Summit!! With Matier, Hartzell and more behind
The route was super fun and a full alpine experience. If anyone is going to climb this route be warned it is not travelled much and there is a lot of very loss terrain. We descended the South Face 4th class with 35 degree snow and where back at the car at 8:20pm.

Gen and I headed back to Pemberton for supper and sleep. The next morning was a bit slower. regardless we got our stuff ready and headed back to Squamish. We ended up climbing Calculus Crack and Memorial Crack. After a swim at Brohm Lake Gen headed back to Squamish and I head back to Pemberton to get a good sleep and then meet up with TJ for another adventure into the Joffre Lakes area. We planned on climbing Mt Matier's West Buttress 5.9 7 pitches.

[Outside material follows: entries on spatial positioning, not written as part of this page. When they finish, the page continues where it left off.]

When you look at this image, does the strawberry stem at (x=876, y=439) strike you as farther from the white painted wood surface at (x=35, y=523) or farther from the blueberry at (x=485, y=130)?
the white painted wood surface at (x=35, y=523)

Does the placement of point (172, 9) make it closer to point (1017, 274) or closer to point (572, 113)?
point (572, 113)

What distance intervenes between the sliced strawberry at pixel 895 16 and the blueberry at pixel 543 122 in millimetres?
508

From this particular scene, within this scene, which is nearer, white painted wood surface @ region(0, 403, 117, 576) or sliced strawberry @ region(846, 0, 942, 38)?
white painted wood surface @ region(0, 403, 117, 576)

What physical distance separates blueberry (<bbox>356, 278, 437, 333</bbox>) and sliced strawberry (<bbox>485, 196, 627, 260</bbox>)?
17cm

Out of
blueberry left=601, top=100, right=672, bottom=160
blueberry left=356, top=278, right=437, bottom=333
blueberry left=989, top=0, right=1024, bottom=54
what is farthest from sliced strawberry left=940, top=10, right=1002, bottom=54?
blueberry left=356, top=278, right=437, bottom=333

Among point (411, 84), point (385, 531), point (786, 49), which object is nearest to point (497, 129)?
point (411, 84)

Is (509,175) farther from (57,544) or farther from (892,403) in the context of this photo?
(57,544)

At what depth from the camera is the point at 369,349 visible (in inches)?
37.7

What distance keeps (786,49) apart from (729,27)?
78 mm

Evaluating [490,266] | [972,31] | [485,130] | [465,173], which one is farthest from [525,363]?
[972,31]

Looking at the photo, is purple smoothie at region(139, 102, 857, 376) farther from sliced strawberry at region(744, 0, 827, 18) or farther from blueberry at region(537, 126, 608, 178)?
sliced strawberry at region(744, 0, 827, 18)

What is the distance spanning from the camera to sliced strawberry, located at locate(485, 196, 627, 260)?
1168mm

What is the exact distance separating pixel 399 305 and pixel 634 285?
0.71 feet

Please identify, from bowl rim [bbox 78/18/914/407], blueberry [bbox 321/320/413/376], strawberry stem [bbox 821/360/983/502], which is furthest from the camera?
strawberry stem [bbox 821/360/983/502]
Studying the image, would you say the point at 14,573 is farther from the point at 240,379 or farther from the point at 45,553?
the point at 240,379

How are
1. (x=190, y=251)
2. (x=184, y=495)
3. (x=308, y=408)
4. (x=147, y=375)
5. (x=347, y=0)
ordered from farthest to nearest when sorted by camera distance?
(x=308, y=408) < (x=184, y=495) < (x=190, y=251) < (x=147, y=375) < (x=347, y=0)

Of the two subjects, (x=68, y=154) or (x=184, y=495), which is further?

As Thrusday went and Friday came I was up again at 4:45am ate breaky packed my stuff and then TJ arrived, Simone TJ's wife, owns a small organic farm in Pemberton called Root Down Organics if you are interested in learning more about the farm google them!!, and we head to the pass.

TJ on the first pitch of Matier's West Buttress
At around 6:45am we started in and made great time up to the glacier and across it to the base of the buttress. The climbing consisted of fairly good rock from 5.6 - 5.7 until you topped out the buttress. It is graded 5.9 but it really didn't feel that hard to me. After we topped out the buttress we traversed the ridge to the summit and then descended the North Ridge, 3rd class 35 degree snow, back to the glacier and made it back to the parking lot by 6:30pm. Another wonderful day in the alpine!

TJ part way up 
TJ close to the Summit
Upper Joffre Lake from the edge of the Matier Glacier on our descent
 Today I plan of eat a bunch of food, read Games of Thrones "A Feast for Crows" and play in the garden. A nice way to relax before hopefully some more climbing adventures to come next week.

Thanks for all the climbing again friends! I wouldn't be able to do these things without you all!!